N578Remark Code (RARC)Active
N578 Remark Code - Coverages Do Not Apply
The N578 remark code indicates that the coverages in question do not apply to the specific loss being billed. This means that the payer has determined that the services rendered are not covered under the applicable insurance policy or benefit plan for this claim.
How It Relates to the Denial
The N578 remark code typically accompanies a Claim Adjustment Reason Code that indicates a denial due to lack of coverage. This combination signals to the biller that the services associated with the claim are not eligible for reimbursement based on the coverage terms.
Common Scenarios
1A claim for a surgical procedure was submitted, but the remittance shows a denial due to lack of coverage for that procedure type.

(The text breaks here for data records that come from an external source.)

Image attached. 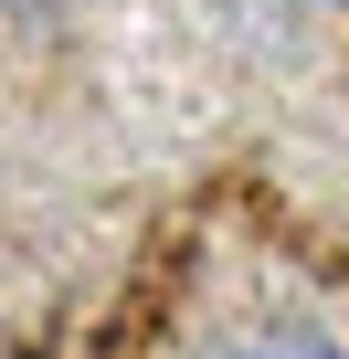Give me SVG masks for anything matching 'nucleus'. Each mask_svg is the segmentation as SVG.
<instances>
[{
  "instance_id": "nucleus-1",
  "label": "nucleus",
  "mask_w": 349,
  "mask_h": 359,
  "mask_svg": "<svg viewBox=\"0 0 349 359\" xmlns=\"http://www.w3.org/2000/svg\"><path fill=\"white\" fill-rule=\"evenodd\" d=\"M212 359H349L317 317H265V327H244V338H223Z\"/></svg>"
},
{
  "instance_id": "nucleus-2",
  "label": "nucleus",
  "mask_w": 349,
  "mask_h": 359,
  "mask_svg": "<svg viewBox=\"0 0 349 359\" xmlns=\"http://www.w3.org/2000/svg\"><path fill=\"white\" fill-rule=\"evenodd\" d=\"M328 11H349V0H328Z\"/></svg>"
}]
</instances>
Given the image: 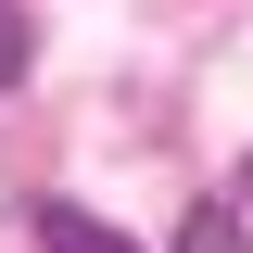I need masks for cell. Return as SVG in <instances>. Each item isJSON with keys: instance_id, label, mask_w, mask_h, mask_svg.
Here are the masks:
<instances>
[{"instance_id": "4", "label": "cell", "mask_w": 253, "mask_h": 253, "mask_svg": "<svg viewBox=\"0 0 253 253\" xmlns=\"http://www.w3.org/2000/svg\"><path fill=\"white\" fill-rule=\"evenodd\" d=\"M241 190H253V152H241Z\"/></svg>"}, {"instance_id": "3", "label": "cell", "mask_w": 253, "mask_h": 253, "mask_svg": "<svg viewBox=\"0 0 253 253\" xmlns=\"http://www.w3.org/2000/svg\"><path fill=\"white\" fill-rule=\"evenodd\" d=\"M26 51H38V38H26V13L0 0V89H26Z\"/></svg>"}, {"instance_id": "2", "label": "cell", "mask_w": 253, "mask_h": 253, "mask_svg": "<svg viewBox=\"0 0 253 253\" xmlns=\"http://www.w3.org/2000/svg\"><path fill=\"white\" fill-rule=\"evenodd\" d=\"M177 253H253V228L228 215V203H190V228H177Z\"/></svg>"}, {"instance_id": "1", "label": "cell", "mask_w": 253, "mask_h": 253, "mask_svg": "<svg viewBox=\"0 0 253 253\" xmlns=\"http://www.w3.org/2000/svg\"><path fill=\"white\" fill-rule=\"evenodd\" d=\"M26 228H38V253H139V241H126V228H101L89 203H38Z\"/></svg>"}]
</instances>
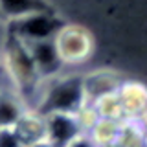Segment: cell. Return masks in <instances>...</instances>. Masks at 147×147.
Listing matches in <instances>:
<instances>
[{"label":"cell","instance_id":"1","mask_svg":"<svg viewBox=\"0 0 147 147\" xmlns=\"http://www.w3.org/2000/svg\"><path fill=\"white\" fill-rule=\"evenodd\" d=\"M88 103L85 92V76L70 74V76H55L52 79H44L37 90L35 110L39 114L52 112H68L76 114L81 107Z\"/></svg>","mask_w":147,"mask_h":147},{"label":"cell","instance_id":"2","mask_svg":"<svg viewBox=\"0 0 147 147\" xmlns=\"http://www.w3.org/2000/svg\"><path fill=\"white\" fill-rule=\"evenodd\" d=\"M0 57H2L7 79L13 83V88L20 94V98L24 99L26 94H30V92L37 96V90H39L42 79L37 72L30 46L22 42L20 39H17L15 35L6 33Z\"/></svg>","mask_w":147,"mask_h":147},{"label":"cell","instance_id":"3","mask_svg":"<svg viewBox=\"0 0 147 147\" xmlns=\"http://www.w3.org/2000/svg\"><path fill=\"white\" fill-rule=\"evenodd\" d=\"M7 24V33L15 35L22 42L31 44L39 40H50L55 39L59 30L66 24L55 11H44V13H35L28 15L24 18L9 20Z\"/></svg>","mask_w":147,"mask_h":147},{"label":"cell","instance_id":"4","mask_svg":"<svg viewBox=\"0 0 147 147\" xmlns=\"http://www.w3.org/2000/svg\"><path fill=\"white\" fill-rule=\"evenodd\" d=\"M55 46L64 64H83L94 52V37L85 26L64 24L55 35Z\"/></svg>","mask_w":147,"mask_h":147},{"label":"cell","instance_id":"5","mask_svg":"<svg viewBox=\"0 0 147 147\" xmlns=\"http://www.w3.org/2000/svg\"><path fill=\"white\" fill-rule=\"evenodd\" d=\"M46 123V142L53 147H68L72 142H76L83 136V129L77 121L76 114L68 112H52L44 116Z\"/></svg>","mask_w":147,"mask_h":147},{"label":"cell","instance_id":"6","mask_svg":"<svg viewBox=\"0 0 147 147\" xmlns=\"http://www.w3.org/2000/svg\"><path fill=\"white\" fill-rule=\"evenodd\" d=\"M30 46L31 57L35 61L37 72H39L40 79H52V77L61 74V68L64 66V63L61 61V55L57 52L55 40H39V42H31Z\"/></svg>","mask_w":147,"mask_h":147},{"label":"cell","instance_id":"7","mask_svg":"<svg viewBox=\"0 0 147 147\" xmlns=\"http://www.w3.org/2000/svg\"><path fill=\"white\" fill-rule=\"evenodd\" d=\"M118 98L121 101L125 118H140L147 109V85L134 79L121 81Z\"/></svg>","mask_w":147,"mask_h":147},{"label":"cell","instance_id":"8","mask_svg":"<svg viewBox=\"0 0 147 147\" xmlns=\"http://www.w3.org/2000/svg\"><path fill=\"white\" fill-rule=\"evenodd\" d=\"M121 77L118 76L114 70H96L85 76V92H86V99L88 103L96 101L98 98L110 92H116L121 85Z\"/></svg>","mask_w":147,"mask_h":147},{"label":"cell","instance_id":"9","mask_svg":"<svg viewBox=\"0 0 147 147\" xmlns=\"http://www.w3.org/2000/svg\"><path fill=\"white\" fill-rule=\"evenodd\" d=\"M15 129H17L18 134H20V138H22V142L26 144V147L46 140L44 116L39 114L35 109H26V112L22 114L20 119L17 121Z\"/></svg>","mask_w":147,"mask_h":147},{"label":"cell","instance_id":"10","mask_svg":"<svg viewBox=\"0 0 147 147\" xmlns=\"http://www.w3.org/2000/svg\"><path fill=\"white\" fill-rule=\"evenodd\" d=\"M0 9H2L6 22L24 18L28 15H35V13L55 11L50 0H0Z\"/></svg>","mask_w":147,"mask_h":147},{"label":"cell","instance_id":"11","mask_svg":"<svg viewBox=\"0 0 147 147\" xmlns=\"http://www.w3.org/2000/svg\"><path fill=\"white\" fill-rule=\"evenodd\" d=\"M24 112V99L17 90L0 88V127H15Z\"/></svg>","mask_w":147,"mask_h":147},{"label":"cell","instance_id":"12","mask_svg":"<svg viewBox=\"0 0 147 147\" xmlns=\"http://www.w3.org/2000/svg\"><path fill=\"white\" fill-rule=\"evenodd\" d=\"M121 121H118V119L99 118L98 123L86 132V136L90 138V142L96 147H105V145H110V144H116V142H119Z\"/></svg>","mask_w":147,"mask_h":147},{"label":"cell","instance_id":"13","mask_svg":"<svg viewBox=\"0 0 147 147\" xmlns=\"http://www.w3.org/2000/svg\"><path fill=\"white\" fill-rule=\"evenodd\" d=\"M94 109L98 110L99 118H107V119H125V114H123V107H121V101L118 98V90L116 92H110V94H105L98 98L96 101H92Z\"/></svg>","mask_w":147,"mask_h":147},{"label":"cell","instance_id":"14","mask_svg":"<svg viewBox=\"0 0 147 147\" xmlns=\"http://www.w3.org/2000/svg\"><path fill=\"white\" fill-rule=\"evenodd\" d=\"M76 118H77V121H79V125L83 129V132H88L92 127L98 123V119H99V114H98V110L94 109V105L92 103H86L85 107H81L79 110L76 112Z\"/></svg>","mask_w":147,"mask_h":147},{"label":"cell","instance_id":"15","mask_svg":"<svg viewBox=\"0 0 147 147\" xmlns=\"http://www.w3.org/2000/svg\"><path fill=\"white\" fill-rule=\"evenodd\" d=\"M0 147H26L15 127H0Z\"/></svg>","mask_w":147,"mask_h":147},{"label":"cell","instance_id":"16","mask_svg":"<svg viewBox=\"0 0 147 147\" xmlns=\"http://www.w3.org/2000/svg\"><path fill=\"white\" fill-rule=\"evenodd\" d=\"M68 147H96V145L90 142V138L86 136V134H83V136L77 138L76 142H72V144L68 145Z\"/></svg>","mask_w":147,"mask_h":147},{"label":"cell","instance_id":"17","mask_svg":"<svg viewBox=\"0 0 147 147\" xmlns=\"http://www.w3.org/2000/svg\"><path fill=\"white\" fill-rule=\"evenodd\" d=\"M140 121H142V125L145 127V131H147V109L144 110V114L140 116Z\"/></svg>","mask_w":147,"mask_h":147},{"label":"cell","instance_id":"18","mask_svg":"<svg viewBox=\"0 0 147 147\" xmlns=\"http://www.w3.org/2000/svg\"><path fill=\"white\" fill-rule=\"evenodd\" d=\"M2 76H6V70H4V64H2V57H0V77ZM7 77V76H6Z\"/></svg>","mask_w":147,"mask_h":147},{"label":"cell","instance_id":"19","mask_svg":"<svg viewBox=\"0 0 147 147\" xmlns=\"http://www.w3.org/2000/svg\"><path fill=\"white\" fill-rule=\"evenodd\" d=\"M105 147H123L119 142H116V144H110V145H105Z\"/></svg>","mask_w":147,"mask_h":147},{"label":"cell","instance_id":"20","mask_svg":"<svg viewBox=\"0 0 147 147\" xmlns=\"http://www.w3.org/2000/svg\"><path fill=\"white\" fill-rule=\"evenodd\" d=\"M0 22H4V24H6V18H4V15H2V9H0Z\"/></svg>","mask_w":147,"mask_h":147},{"label":"cell","instance_id":"21","mask_svg":"<svg viewBox=\"0 0 147 147\" xmlns=\"http://www.w3.org/2000/svg\"><path fill=\"white\" fill-rule=\"evenodd\" d=\"M138 147H147V145H145V144H144V145H138Z\"/></svg>","mask_w":147,"mask_h":147},{"label":"cell","instance_id":"22","mask_svg":"<svg viewBox=\"0 0 147 147\" xmlns=\"http://www.w3.org/2000/svg\"><path fill=\"white\" fill-rule=\"evenodd\" d=\"M145 145H147V134H145Z\"/></svg>","mask_w":147,"mask_h":147}]
</instances>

→ The N578 remark code indicates that the payer has determined this surgical procedure is not covered under the patient's policy, aligning with the denial reason provided.
2A claim for a diagnostic test was processed, but the response included a denial stating that the service is not covered by the policy.
→ The appearance of the N578 remark code suggests that the payer has found that the specific diagnostic test does not fall under the covered services, as indicated by the accompanying adjustment reason code.
3A billing office submitted a claim for a therapy session, and the remittance returned with a denial stating that therapy services are not covered under the current plan.
→ The N578 remark code clarifies that the payer's decision is based on the fact that therapy services do not apply to the patient's coverage, as noted in the adjustment reason.
What to Do
- Review the claim details to confirm the services rendered are indeed covered under the patient's policy.
- If the services should be covered, prepare to appeal the denial with supporting documentation that shows coverage eligibility.
- Ensure that the claim submission aligns with the patient's benefits and coverage terms.
What to Check
- The insurance policy documents to verify coverage details for the services billed.
- The claim submission to ensure that the correct codes and modifiers were used.
- The patient's eligibility response to confirm active coverage at the time of service.